The packet dissector in linux is quite robust, the one in BSD, less so.
A counterpoint to the entire ECN debate (l4s or sce) that I'd like to make at more length is that it can and does hurt non ecn'd flows, particularly at lower
bandwidths when you cannot reduce cwnd below 2 and the link is thus saturated. ARP can starve. ISIS fails. batman - lacking an IP header - can starve.
babel, lacking ecn support can start to fail. And so on.
>> Also, I think if the SCE position is "low latency can only be achieved with FQ", that's different from "forcing only FQ on the internet", provided the fairness claims hold up, right? (Classic single queue AQMs may still have a useful place in getting pretty-good latency in the cheapest hardware, like maybe PIE with marking.)
Are you saying that the real good stuff can only be for FQ 😉? Fairness between a flow getting only one signal and another getting 2 is an issue, right? The one with the 2 signals can either ignore one, listen half to both, or try to smooth both signals to find the average loudest one? Again safety or performance needs to be chosen. PIE or PI2 is optimal for Classic traffic and good to couple congestion to Prague traffic, but Prague traffic needs a separate Q and an immediate step to get the "good stuff" working. Otherwise it will also overshoot, respond sluggish, etc...
>> Anyway, to me this discussion is about the tradeoffs between the 2 proposals. It seems to me SCE has some safety advantages that should not be thrown away lightly,
I appreciate the efforts of trying to improve L4S, but nobody working on L4S for years now see a way that SCE can work on a non-FQ system. For me (and I think many others) it is a no-go to only support FQ. Unfortunately we only have half a bit free, and we need to choose how to use it. Would you choose for the existing ECN switches that cannot be upgraded (are there any?) or for all future non-FQ systems.
>> so if the performance can be made equivalent, it would be good to know about it before committing the codepoint.

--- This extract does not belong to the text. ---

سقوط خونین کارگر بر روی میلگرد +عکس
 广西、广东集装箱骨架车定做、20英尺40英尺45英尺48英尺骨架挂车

The performance in FQ is clearly equivalent,
Huh?
but for a common-Q behavior, only L4S can work. As far as I understood the SCE-LFQ proposal is actually a slower FQ implementation (an FQ in DualQ disguise 😉), so I think not really a better alternative than pure FQ. Also its single AQM on the bulk queue will undo any isolation, as a coupled AQM is stronger than any scheduler, including FQ. Don't underestimate the power of congestion control 😉. The ultimate proof is in the DualQ Coupled AQM where congestion control can beat a priority scheduler. If you want FQ to have effect, you need to have an AQM per FQ... The authors will notice this when they implement an AQM on top of it. I saw the current implementation works only in taildrop mode. But I think it is very good that the SCE proponents are very motivated to try with this speed to improve L4S. I'm happy to be proven wrong, but up to now I don't see any promising improvements to justify delay for L4S, only the above alternative compromise. Agreed that we can continue exploring alternative proposal in parallel though.
I cannot parse this extreme set of assumptions and declarations. "taildrop mode??"
As for promising improvements in general, there is a 7 year old deployment, running code, of something that we've show to work well in a variety
of network scenarios, with 10x-100x improvements in network latency, at roughly 100% in linux overall, widely used in wifi and in many, many SQM/Qos systems and containers, with basic rfc3168 ecn enabled... and a proposal for a backward compatible way of enhancing that still more being explored. The embedded hardware pipeline
for future implementations of this tech is full - it would take 3+ years to make a course change....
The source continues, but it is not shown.